While this law establishes public policy, and enables a series of public laws which apply to the public in general, it is less useful for the individual seeking redress for a noisy neighbor. Nevertheless, if in Small Claims, it is a useful law to cite to remind the court as to the underlying policy in this State.
- Local Ordinances: Cities and counties often pass various local laws that establish some protection for their citizens from excessive or untimely noise and a search on line will normally provide the details of the local ordinance applicable to your locale. Most local ordinances include "quiet times." A typical ordinance prohibits loud noises between 11 p.m. and 7 or 8 a.m. on weekdays and 11 p.m. or midnight until 8 to 10 a.m. on Sundays and holidays. It is worthwhile to check your local ordinance before making formal complaint so that you can cite the law.
- Tenants’ Rights: A tenant’s right to quiet and peaceful enjoyment of his property is generally limited to what are called reasonable limits, and local government ordinances also regulate nuisance rights. Usually, if a tenant is making excessive noise beyond what is “normally acceptable” under the Noise Guidelines, then he or she likely violates the city’s nuisance ordinance. (As an example, in Glendora, a tenant’s noise level is restricted by the time of day. From 7 p.m. to 10 p.m., a tenant cannot make noise exceeding 50 decibels, and any noise more than 50 decibels is considered a nuisance.) Other cities and counties have similar ordinances for the most part and should be available on line.

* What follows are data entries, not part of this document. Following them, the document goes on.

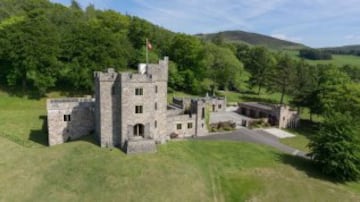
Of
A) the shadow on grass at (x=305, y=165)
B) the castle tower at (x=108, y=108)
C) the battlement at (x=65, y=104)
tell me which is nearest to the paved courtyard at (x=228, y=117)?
the shadow on grass at (x=305, y=165)

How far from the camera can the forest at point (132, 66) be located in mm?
43531

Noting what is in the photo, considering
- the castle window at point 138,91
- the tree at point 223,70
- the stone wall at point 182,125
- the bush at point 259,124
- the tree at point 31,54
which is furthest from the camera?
the tree at point 223,70

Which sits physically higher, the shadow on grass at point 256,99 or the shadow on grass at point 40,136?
the shadow on grass at point 256,99

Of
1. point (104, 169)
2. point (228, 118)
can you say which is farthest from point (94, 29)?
point (104, 169)

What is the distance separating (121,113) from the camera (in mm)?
28750

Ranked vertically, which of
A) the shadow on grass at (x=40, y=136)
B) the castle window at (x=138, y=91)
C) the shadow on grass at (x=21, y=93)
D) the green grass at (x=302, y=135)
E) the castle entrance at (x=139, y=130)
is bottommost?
the green grass at (x=302, y=135)

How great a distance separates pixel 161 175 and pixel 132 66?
131 ft

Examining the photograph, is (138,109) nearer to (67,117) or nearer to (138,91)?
(138,91)

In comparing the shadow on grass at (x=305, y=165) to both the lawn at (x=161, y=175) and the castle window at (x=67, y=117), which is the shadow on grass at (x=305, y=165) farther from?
the castle window at (x=67, y=117)

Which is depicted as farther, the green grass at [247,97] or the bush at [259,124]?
the green grass at [247,97]

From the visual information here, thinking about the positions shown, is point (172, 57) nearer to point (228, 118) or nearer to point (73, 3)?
point (228, 118)

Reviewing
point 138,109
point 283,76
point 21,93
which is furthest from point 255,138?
point 21,93

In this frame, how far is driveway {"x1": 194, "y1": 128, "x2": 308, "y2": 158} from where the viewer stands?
34.7 m

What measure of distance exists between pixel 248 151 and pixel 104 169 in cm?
1557
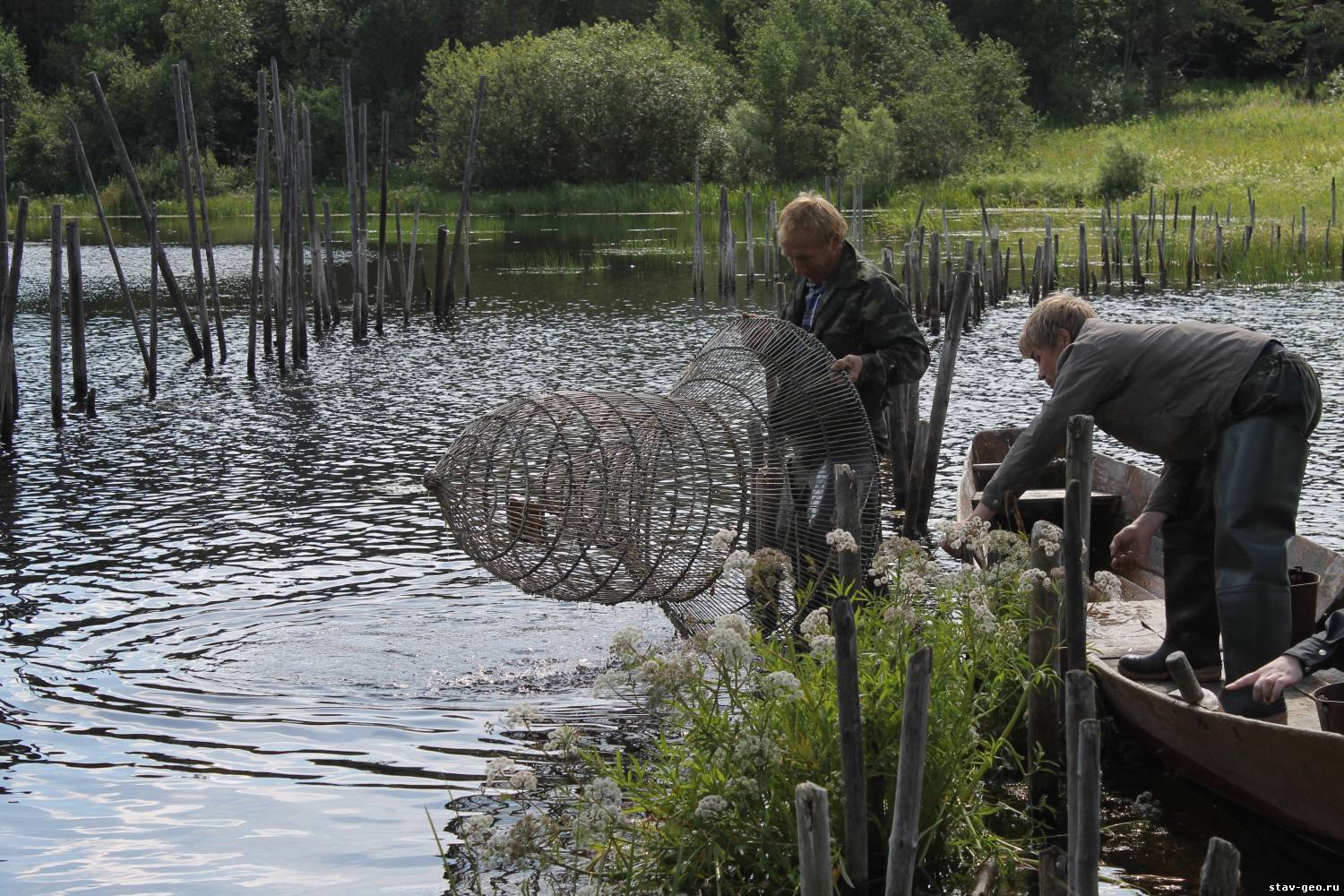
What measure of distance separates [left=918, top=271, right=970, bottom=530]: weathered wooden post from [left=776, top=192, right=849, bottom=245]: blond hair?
2.98m

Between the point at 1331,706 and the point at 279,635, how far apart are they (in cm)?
566

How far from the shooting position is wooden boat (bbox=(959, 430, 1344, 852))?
4867 mm

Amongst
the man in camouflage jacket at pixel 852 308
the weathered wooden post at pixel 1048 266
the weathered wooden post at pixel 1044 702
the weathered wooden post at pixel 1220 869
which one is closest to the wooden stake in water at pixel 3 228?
the man in camouflage jacket at pixel 852 308

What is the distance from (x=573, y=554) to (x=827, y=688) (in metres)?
2.54

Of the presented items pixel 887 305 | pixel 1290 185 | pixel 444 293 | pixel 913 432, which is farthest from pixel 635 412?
pixel 1290 185

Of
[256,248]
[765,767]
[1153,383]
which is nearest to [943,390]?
[1153,383]

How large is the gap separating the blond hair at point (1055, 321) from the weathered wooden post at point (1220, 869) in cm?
322

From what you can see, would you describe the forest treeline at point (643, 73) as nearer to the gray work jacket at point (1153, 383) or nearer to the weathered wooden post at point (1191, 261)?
the weathered wooden post at point (1191, 261)

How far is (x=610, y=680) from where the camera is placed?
4.29m

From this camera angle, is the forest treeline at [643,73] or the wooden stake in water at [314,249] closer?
the wooden stake in water at [314,249]

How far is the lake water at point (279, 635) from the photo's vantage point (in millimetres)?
5738

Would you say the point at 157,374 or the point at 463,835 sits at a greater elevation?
the point at 157,374

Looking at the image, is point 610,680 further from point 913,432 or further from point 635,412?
point 913,432

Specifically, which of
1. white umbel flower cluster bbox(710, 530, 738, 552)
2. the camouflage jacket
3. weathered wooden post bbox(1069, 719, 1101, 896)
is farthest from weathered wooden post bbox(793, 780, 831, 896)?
the camouflage jacket
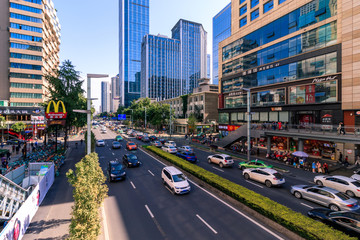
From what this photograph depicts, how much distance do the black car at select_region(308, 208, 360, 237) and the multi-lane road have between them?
10.4 ft

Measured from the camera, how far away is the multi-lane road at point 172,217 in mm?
10195

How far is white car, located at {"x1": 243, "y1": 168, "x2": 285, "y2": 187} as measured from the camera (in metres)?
17.2

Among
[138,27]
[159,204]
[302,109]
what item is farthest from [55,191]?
[138,27]

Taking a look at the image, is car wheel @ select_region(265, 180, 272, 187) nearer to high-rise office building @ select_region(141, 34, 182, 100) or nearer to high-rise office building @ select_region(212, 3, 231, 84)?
high-rise office building @ select_region(141, 34, 182, 100)

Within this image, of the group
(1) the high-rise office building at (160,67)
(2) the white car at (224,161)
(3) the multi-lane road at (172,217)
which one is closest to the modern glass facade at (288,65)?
(2) the white car at (224,161)

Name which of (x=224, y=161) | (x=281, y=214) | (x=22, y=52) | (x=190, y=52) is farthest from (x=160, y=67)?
(x=281, y=214)

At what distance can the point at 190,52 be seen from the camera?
602 feet

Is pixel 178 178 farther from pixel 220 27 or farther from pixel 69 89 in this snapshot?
pixel 220 27

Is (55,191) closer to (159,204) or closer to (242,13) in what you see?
(159,204)

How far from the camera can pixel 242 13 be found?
150 feet

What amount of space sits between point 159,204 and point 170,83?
16154 centimetres

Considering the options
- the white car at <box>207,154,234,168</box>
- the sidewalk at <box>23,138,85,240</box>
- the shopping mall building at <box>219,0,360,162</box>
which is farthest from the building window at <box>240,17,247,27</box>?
the sidewalk at <box>23,138,85,240</box>

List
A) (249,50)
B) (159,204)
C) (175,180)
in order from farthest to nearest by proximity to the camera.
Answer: (249,50)
(175,180)
(159,204)

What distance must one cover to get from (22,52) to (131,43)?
13782 centimetres
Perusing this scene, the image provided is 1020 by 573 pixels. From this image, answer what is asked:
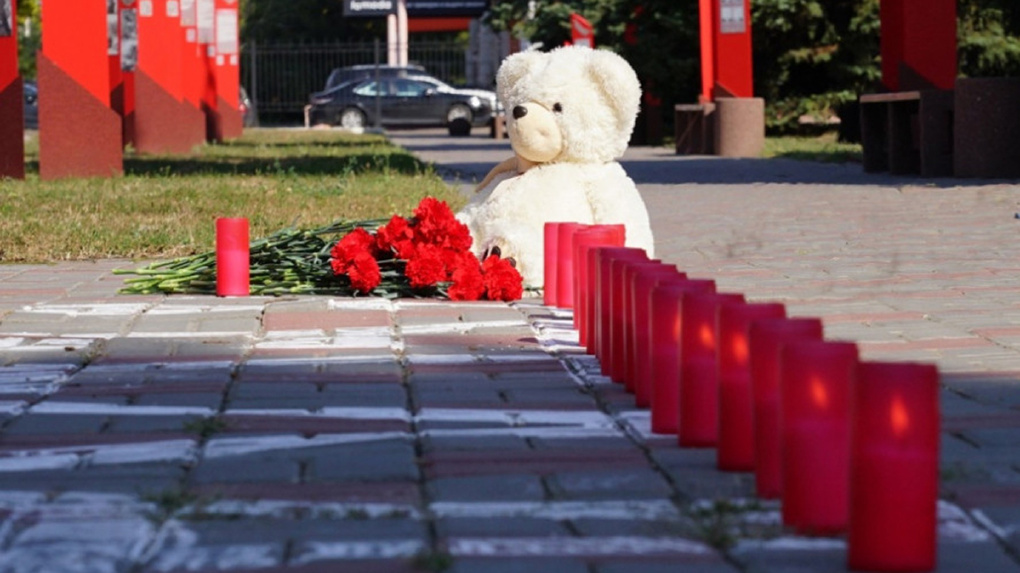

To enforce rights to peaceful enjoyment against noisy neighbors, tenants must notify their landlords of the excessive noise. Tenants can also contact local law enforcement and advise their landlords after contacting the local authorities. Landlords have an affirmative duty under the law to ensure their noisy tenants do not continue violating the local nuisance regulations or interfere with their other tenants' right to peaceful enjoyment. It is less clear that the landlord has a duty to seek a nuisance action against a noisy neighbor who is not a tenant of the building. If enough tenants complain, most landlords will seriously consider it, but note that will cost the landlord thousands of dollars in legal fees.
If a landlord does not correct the violation, a tenant may have a right to terminate his or her lease after providing written notice of termination and may also have an action for damages for breach of the lease.
- Penal Code: Under the guidelines of Section 415 of the California Penal Code, it is illegal for any resident to knowingly create loud and unreasonable noises as a means of disturbing another. Those convicted of violating this law face a maximum of 90 days in jail and/or a maximum fine of $400.00. Unnecessary noise can be a violation at any time.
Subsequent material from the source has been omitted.